Render the lines of the entries below as a JSON list of strings, one string per line and no blank lines, taking only those between the lines holding "Looking closely at" and "Is conifer tree", inclusive.

## Given entries
>> BEGIN
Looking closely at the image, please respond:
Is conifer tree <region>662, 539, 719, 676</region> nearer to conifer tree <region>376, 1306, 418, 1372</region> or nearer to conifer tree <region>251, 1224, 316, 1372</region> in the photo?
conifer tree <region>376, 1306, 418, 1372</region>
>> END
>> BEGIN
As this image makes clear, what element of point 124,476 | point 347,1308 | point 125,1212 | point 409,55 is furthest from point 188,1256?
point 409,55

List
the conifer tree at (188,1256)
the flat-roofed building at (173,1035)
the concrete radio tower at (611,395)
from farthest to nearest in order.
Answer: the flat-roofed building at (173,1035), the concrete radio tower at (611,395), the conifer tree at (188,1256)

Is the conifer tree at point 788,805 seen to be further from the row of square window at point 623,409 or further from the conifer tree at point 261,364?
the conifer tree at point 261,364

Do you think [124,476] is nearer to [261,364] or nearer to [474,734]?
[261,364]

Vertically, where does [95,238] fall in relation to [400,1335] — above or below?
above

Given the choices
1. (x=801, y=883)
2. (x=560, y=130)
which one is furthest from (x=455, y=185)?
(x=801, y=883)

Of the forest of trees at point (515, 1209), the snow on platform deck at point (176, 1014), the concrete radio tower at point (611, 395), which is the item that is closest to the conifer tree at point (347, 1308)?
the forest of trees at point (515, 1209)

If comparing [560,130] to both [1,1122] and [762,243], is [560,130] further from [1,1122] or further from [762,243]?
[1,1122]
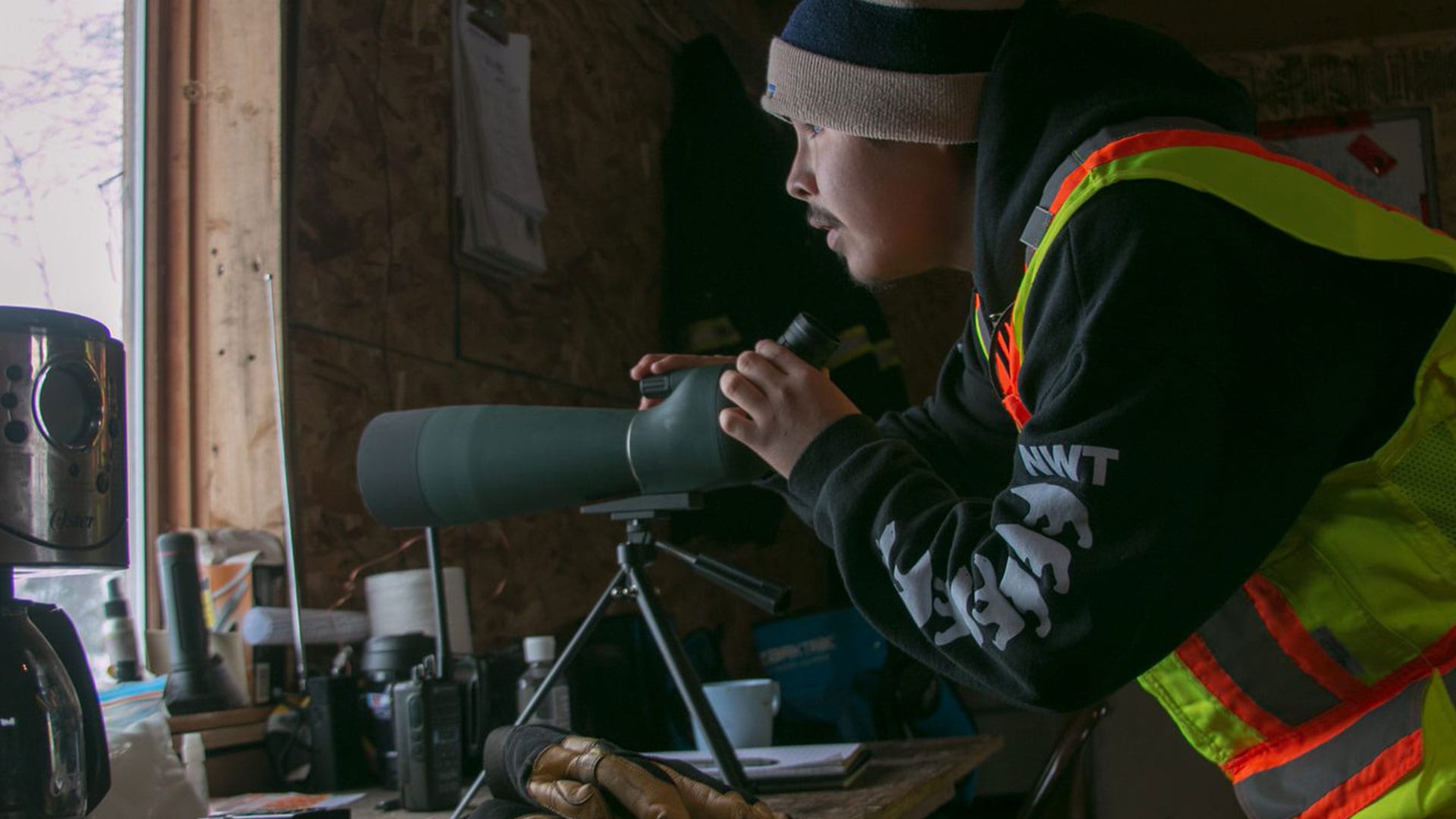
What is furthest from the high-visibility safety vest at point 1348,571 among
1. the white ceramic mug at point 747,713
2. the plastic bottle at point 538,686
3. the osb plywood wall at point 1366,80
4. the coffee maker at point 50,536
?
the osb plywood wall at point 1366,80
>> END
## Written response
[
  "Looking closely at the image, please respond:",
  "Is conifer tree <region>662, 539, 719, 676</region> nearer to conifer tree <region>376, 1306, 418, 1372</region> or nearer to conifer tree <region>251, 1224, 316, 1372</region> in the photo?"
]